In the same way that fallen leaves are great places for mold and bacteria to form, they also create an environment where mushrooms of all kinds can thrive. These growths can appear seemingly overnight, and while most of them are non toxic and will not harm your dog, there are a few varieties that are deadly poisonous when ingested. It can be almost impossible for a human to tell the difference between a poisonous mushroom, and a non toxic shroom without already being very familiar with identifying and classifying fungi, and even then people make fatal mistakes all the time. Your dog won’t be as discerning, and because mushrooms look like little morsels of food, may be tempted to gobble them up. It is very important that you remain vigilant and it may be best to avoid areas where they grow altogether.
Many people like to get out their specialty scented candles in the fall, in order to make an ordinary home suddenly feel more cozy, and to get themselves and their homes into the spirit of the season. If you are going to use candles in your home, make sure to keep them well above your dog’s head, as a dog can bump into them and get a nasty burn, or worse, knock them over which could start a fire.

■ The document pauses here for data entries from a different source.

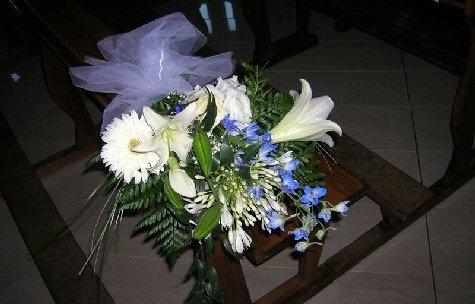 Mazzo di fiori con margherite bianche.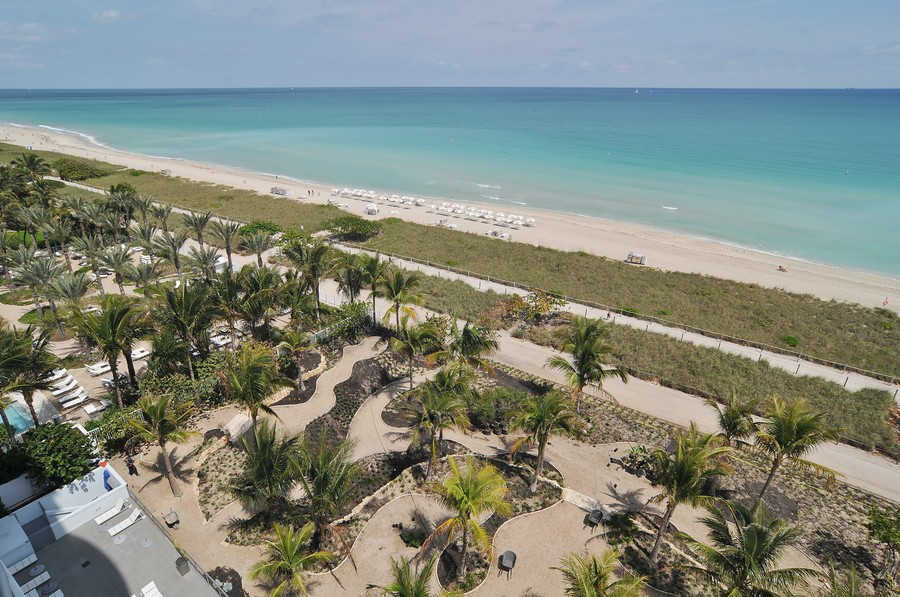 Real Estate Photography - 9401 Collins Ave, Unit 906, Surfside, FL, 33154 - Beach
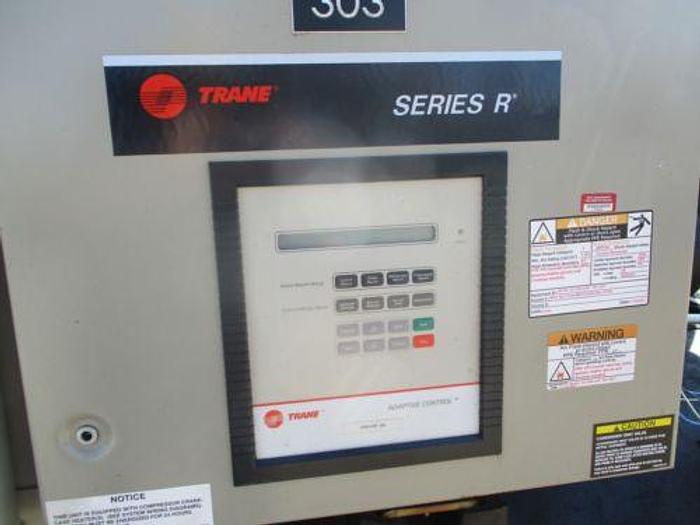 2001 TRANE MODEL RTHC1C2F 300 TON CHILLER WITH DUAL HELICAL ROTARY COMPRESSORS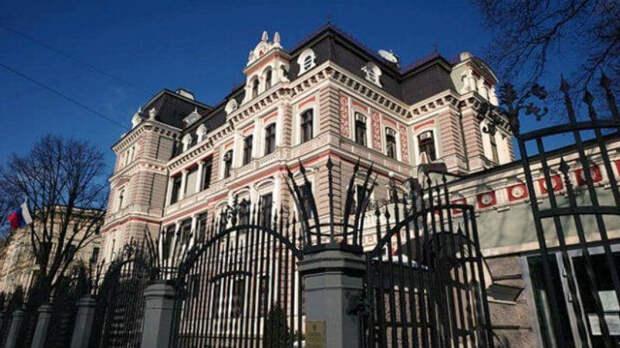 Латвия и Литва решили выслать российских дипломатов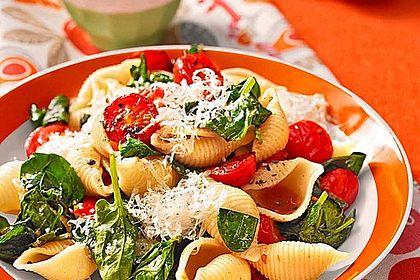 Rezeptbild zum Rezept Tomaten-Spinat-Pasta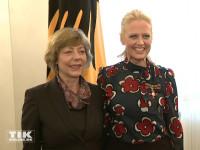 Barbara Schöneberger posiert mit ihrem Bundesverdienstkreuz neben Daniela Schadt, der Lebensgefährtin von Bundespräsident Joachim Gauck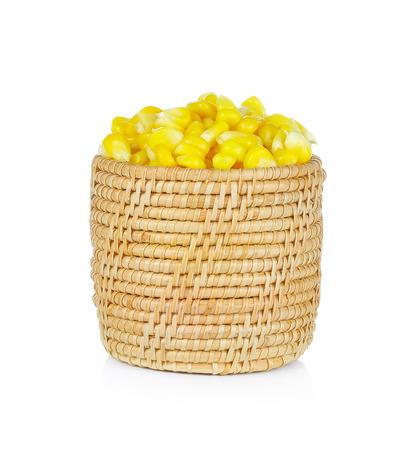 mazorca de maiz: el grano de ma�z dulce entero en la cesta sobre fondo blanco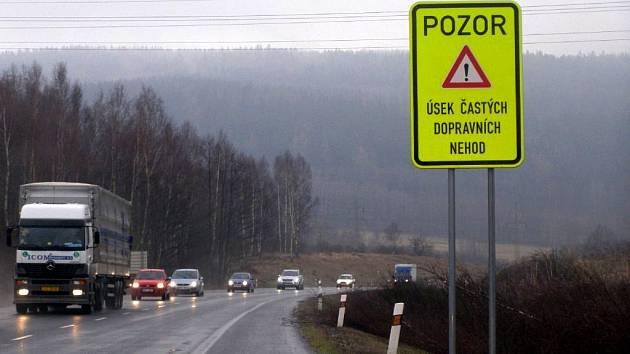 Na silnici I/6 jsou nové výstražné značky.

Also, the candle industry is largely unregulated and many chemicals used in the creation of scented candles can be harmful to your dog. When burned, these candles can release neurotoxic chemicals and carcinogens that can cause problems if inhaled by your dog. We recommend using candles that are made from non-toxic materials like beeswax if you are going to use candles in the home this fall season.
Chestnuts and Acorns
Acorns contain tannins which can be poisonous to your dog. Some dogs may not present symptoms but in most cases ingesting Acorns will cause vomiting and diarrhea. Chestnuts also fall from trees during this season, and can be harmful if large quantities of these fallen nuts are eaten. Smaller dogs may be especially affected by eating nuts and acorns because they can cause bowel obstruction which could ultimately be fatal for your dog.
Many people like to cook dishes that contain spices like Nutmeg in the fall, and while Nutmeg is a wonderfully flavorful ingredient for humans to enjoy, and the smell is very tempting for both humans and dogs alike, it can be highly toxic, and fatal to dogs if they consume it. Many foods such as eggnog, certain soups, breads, and pies such as pumpkin pie contain Nutmeg.
With Halloween right around the corner, you might already have bags of candy and chocolate laying around in the pantry. Make sure to keep these sweet treats in an area that your dog cannot readily access because chocolate can be extremely harmful to a dog when ingested. Chocolate contains a substance known as Theobromine which has been shown to cause abnormal heartbeats, and sickness, as well as seizures and potentially death in dogs. Every kind of chocolate is bad for your dog to eat, but the darker the chocolate, the higher the amount of Theobromine is present and therefore bitter dark chocolate or baker’s chocolate is the most poisonous to your dog.
If you think that your dog has been exposed to any of the aforementioned hazards it is best practice to contact your veterinarian immediately. Don’t let your enjoyment of the fall season be tainted by a threat to your dog’s health.